See, e.g., Reich v Purcell, 67 Cal 2d 551; 432 P2d 727; 63 Cal Rptr 31 (1967); Melk v Sarahson, 49 NJ 226; 229 A2d 625 (1967); Tooker v Lopez, 24 NY2d 569; 249 NE2d 394; 301 NYS2d 519 (1969). New York’s adherence to interest analysis was sharply curtailed in favor of "narrow, policy-based rules” in Neumeier v Kuehner, 31 NY2d 121; 286 NE2d 454; 335 NYS2d 64 (1972).

See, e.g., Clark v Clark, 107 NH 351; 222 A2d 305 (1966); Woodward v Stewart, 104 RI 290; 243 A2d 917, cert dismissed, 393 US 957 (1968); Conklin v Horner, 38 Wis 2d 468; 157 NW2d 579 (1968). As to Leflar’s approach see generally, Leflar, ChoiceInñuencing Considerations in Conñicts Law, 41 NYU L R 267 (1966); Conñicts Laws: More on Choice-Inñuencing Considerations, 54 Calif L R 1584 (1966).

See, e.g., Wessling v Paris, 417 SW2d 259 (Ky, 1967); Balts v Balts, 273 Minn 419; 142 NW2d 66 (1966).

Plaintiff places undue emphasis on the fact that the author of Mahne is Judge James L. Ryan, a former justice of the Michigan Supreme Court. Judge Ryan was not part of the Williams-T.G. Kavanagh-Levin plurality in Sexton, supra, but rather a dissenter who favored the retention of lex loci delicti and reaffirmation of Abendschein v Farrell, supra. He was not a member of the Michigan Supreme Court when Olmstead was decided.

We question, but do not decide, whether such disparate treatment would survive constitutional scrutiny on equal protection grounds.

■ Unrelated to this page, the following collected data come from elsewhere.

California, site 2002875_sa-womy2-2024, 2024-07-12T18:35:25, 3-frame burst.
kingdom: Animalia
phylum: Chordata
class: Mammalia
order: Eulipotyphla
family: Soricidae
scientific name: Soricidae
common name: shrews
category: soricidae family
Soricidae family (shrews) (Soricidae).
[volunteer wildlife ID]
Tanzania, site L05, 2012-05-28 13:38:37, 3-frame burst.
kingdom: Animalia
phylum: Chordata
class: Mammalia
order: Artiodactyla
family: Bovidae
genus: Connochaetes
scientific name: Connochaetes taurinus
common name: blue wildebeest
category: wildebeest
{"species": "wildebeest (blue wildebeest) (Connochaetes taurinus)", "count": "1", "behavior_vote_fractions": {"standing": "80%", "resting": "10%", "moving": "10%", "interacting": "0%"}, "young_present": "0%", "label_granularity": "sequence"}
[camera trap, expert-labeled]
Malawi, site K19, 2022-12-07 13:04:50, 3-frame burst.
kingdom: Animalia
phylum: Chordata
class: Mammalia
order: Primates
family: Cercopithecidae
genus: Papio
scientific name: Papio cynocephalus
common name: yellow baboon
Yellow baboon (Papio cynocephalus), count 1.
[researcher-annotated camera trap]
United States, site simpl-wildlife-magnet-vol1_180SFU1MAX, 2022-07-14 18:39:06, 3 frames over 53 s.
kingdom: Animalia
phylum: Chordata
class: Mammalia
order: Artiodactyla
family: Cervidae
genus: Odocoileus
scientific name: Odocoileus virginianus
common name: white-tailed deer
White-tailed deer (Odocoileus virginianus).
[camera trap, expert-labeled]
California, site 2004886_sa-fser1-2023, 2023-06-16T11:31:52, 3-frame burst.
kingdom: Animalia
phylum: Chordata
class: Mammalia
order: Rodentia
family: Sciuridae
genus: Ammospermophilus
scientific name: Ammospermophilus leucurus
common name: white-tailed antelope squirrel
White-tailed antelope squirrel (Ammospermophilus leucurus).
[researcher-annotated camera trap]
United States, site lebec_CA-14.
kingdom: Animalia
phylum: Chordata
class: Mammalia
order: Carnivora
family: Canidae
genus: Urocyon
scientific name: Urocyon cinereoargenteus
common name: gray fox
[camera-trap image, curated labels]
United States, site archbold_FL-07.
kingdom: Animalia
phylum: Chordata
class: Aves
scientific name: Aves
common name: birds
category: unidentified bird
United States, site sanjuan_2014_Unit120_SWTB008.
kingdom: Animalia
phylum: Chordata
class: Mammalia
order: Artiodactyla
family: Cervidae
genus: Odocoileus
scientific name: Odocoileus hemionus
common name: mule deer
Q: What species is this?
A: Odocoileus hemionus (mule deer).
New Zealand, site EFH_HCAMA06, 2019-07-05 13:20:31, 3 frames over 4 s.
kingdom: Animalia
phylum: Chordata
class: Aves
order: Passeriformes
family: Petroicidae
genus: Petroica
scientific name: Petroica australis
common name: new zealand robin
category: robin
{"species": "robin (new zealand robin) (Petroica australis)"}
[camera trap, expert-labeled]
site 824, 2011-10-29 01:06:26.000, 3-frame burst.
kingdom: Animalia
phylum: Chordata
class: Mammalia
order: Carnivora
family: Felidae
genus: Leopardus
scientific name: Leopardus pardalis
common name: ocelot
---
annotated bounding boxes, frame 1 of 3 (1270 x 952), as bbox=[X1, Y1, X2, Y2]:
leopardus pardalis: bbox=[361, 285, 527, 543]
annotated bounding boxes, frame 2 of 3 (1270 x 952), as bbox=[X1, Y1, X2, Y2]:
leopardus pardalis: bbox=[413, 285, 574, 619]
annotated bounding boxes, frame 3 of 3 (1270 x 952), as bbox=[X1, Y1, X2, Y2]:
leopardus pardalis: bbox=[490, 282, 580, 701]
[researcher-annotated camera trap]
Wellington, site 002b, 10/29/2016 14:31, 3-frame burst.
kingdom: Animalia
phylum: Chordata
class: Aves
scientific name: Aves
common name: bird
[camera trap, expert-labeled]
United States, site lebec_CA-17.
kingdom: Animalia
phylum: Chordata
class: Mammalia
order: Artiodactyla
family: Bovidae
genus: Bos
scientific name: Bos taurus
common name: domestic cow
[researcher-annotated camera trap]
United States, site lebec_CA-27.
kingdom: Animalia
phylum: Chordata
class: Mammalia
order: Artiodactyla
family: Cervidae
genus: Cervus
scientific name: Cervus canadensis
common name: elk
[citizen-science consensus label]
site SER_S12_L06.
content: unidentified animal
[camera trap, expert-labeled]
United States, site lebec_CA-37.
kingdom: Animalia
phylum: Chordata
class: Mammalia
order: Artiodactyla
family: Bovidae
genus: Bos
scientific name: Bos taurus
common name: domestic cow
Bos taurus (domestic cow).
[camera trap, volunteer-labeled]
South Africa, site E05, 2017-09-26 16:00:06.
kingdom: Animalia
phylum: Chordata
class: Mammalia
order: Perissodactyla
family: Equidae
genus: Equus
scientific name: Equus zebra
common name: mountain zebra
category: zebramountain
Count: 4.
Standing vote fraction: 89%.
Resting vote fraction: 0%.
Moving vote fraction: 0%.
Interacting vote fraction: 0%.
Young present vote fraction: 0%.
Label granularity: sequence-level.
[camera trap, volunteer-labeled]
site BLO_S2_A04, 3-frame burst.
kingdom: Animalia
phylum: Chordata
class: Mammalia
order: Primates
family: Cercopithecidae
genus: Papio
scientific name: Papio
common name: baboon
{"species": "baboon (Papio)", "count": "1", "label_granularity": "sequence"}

Plaintiff also alleges in his appeal that "the vehicle was manufactured, at least in part, in Michigan” and that "all the facts relating to the design of the 1980 Ford LTD occurred in Michigan.” These allegations are not contained in plaintiff’s complaint, nor are we directed to record evidence that supports them. Even if we were to assume the truth of these allegations, our analysis and disposition would not change.

Application of the substantive law of the jurisdiction where the tort occurred has been the unanimously accepted rule in Michigan from 1894 to 1969, beginning with Wingert v Wayne Circuit Judge, 101 Mich 395; 59 NW 662 (1894). It was applied in 1897 (Turner v St Clair Tunnel Co, 111 Mich 578, 584; 70 NW 146 [1897]); 1927 (Petrusha v Korinek, 237 Mich 583, 589-590; 213 NW 188 [1927]; 1933 (Perkins v Great Central Transport Corp, 262 Mich 616, 619-620; 247 NW 759 [1933]); 1935 (Hazard v Great Central Transport Corp, 270 Mich 60, 71; 258 NW 210 [1935]); 1936 (Eskovitz v Berger, 276 Mich 536, 540; 268 NW 883 [1936]); 1939 (Kaiser v North, 292 Mich 49, 54; 289 NW 325 [1939]); 1945 (Summar v Besser Mfg Co, 310 Mich 347, 352; 17 NW2d 209 [1945]); 1949 (Bostrom v Jennings, 326 Mich 146, 151; 40 NW2d 97 [1949]); 1962 (Goldberg v Koppy Tool & Die Co, 365 Mich 469, 472; 113 NW2d 770 [1962]); 1965 (Griggs v Griggs, 374 Mich 268, 270; 132 NW2d 163 [1965]); and, most significantly, 1969 (Abendschein v Farrell, 382 Mich 510, 516; 170 NW2d 137 [1969]).